79 lat temu wybuchło Powstanie Warszawskie. 1 sierpnia cała Polska składa hołd Bohaterom tamtych wydarzeń – żołnierzom i ludności cywilnej stolicy. Również w miastach i miasteczkach Pomorza Zachodniego w Godzinę „W” (17.00) włączony zostanie sygnał syren alarmowych. Minuta zadumy i pamięci o tych, którzy podjęli walkę z okupantem.
Oprócz oficjalnych rocznicowych uroczystości Powstanie Warszawskie upamiętniają również m.in. samorządowe instytucje kultury. Morskie Centrum Nauki rozbłyśnie dziś po zmierzchu iluminacją w narodowych barwach. I będzie tak oświetlone przez dwie godziny.
W tym szczególnym dniu chcemy wyrazić szacunek i wdzięczność powstańcom warszawskim, którzy po wojnie trafili na Pomorze Zachodnie.
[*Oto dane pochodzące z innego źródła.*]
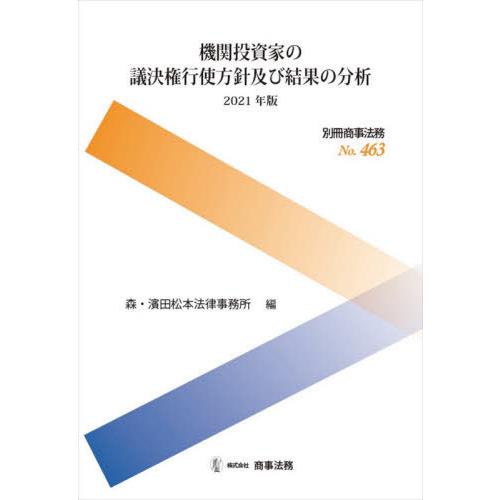 機関投資家の
議決権行使方針及び結果の分析

2021 年版

別冊商事法務
No. 463

森・濱田松本法律事務所　編

株式会社 商事法務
Jest ich wśród nas już tylko dziewięcioro: Zofia Cykalewicz, Amelia Korycka, Janina Ostrowska-Kin, Anna Gabryelska, Zbigniew Piasecki, Edward Zamiara, Jerzy Leonowicz, Aleksander Kaczorowski, Marek Szwarc. Dziękujemy za ich służbę dla Ojczyzny! Za ich odwagę i ofiarność. Za to, że ich wielki patriotyzm jest inspiracją dla kolejnych pokoleń.
Powstanie Warszawskie to jedno z najważniejszych wydarzeń w najnowszej historii Polski. Zorganizowane przez Armię Krajową wystąpienie zbrojne przeciwko niemieckiemu okupantowi miału na celu wyzwolenie stolicy i zapewnienie Polsce suwerenności przed przybyciem Sowietów. Oddziały powstańcze – liczne, ale bez odpowiedniego uzbrojenia – stanęły naprzeciw regularnej armii. Walki trwały 63 dni.
Zginęło ok. 16 tysięcy polskich żołnierzy, kilkadziesiąt tysięcy zostało rannych i wziętych do niewoli. Ofiar cywilnych było od 150 do 200 tysięcy! Warszawa zamieniła się w gruzy. W wyniku powstania ponad pół miliona warszawiaków musiało opuścić swoje domy. Około 150 tysięcy osób trafiło do obozów koncentracyjnych lub zostało wywiezionych na roboty przymusowe.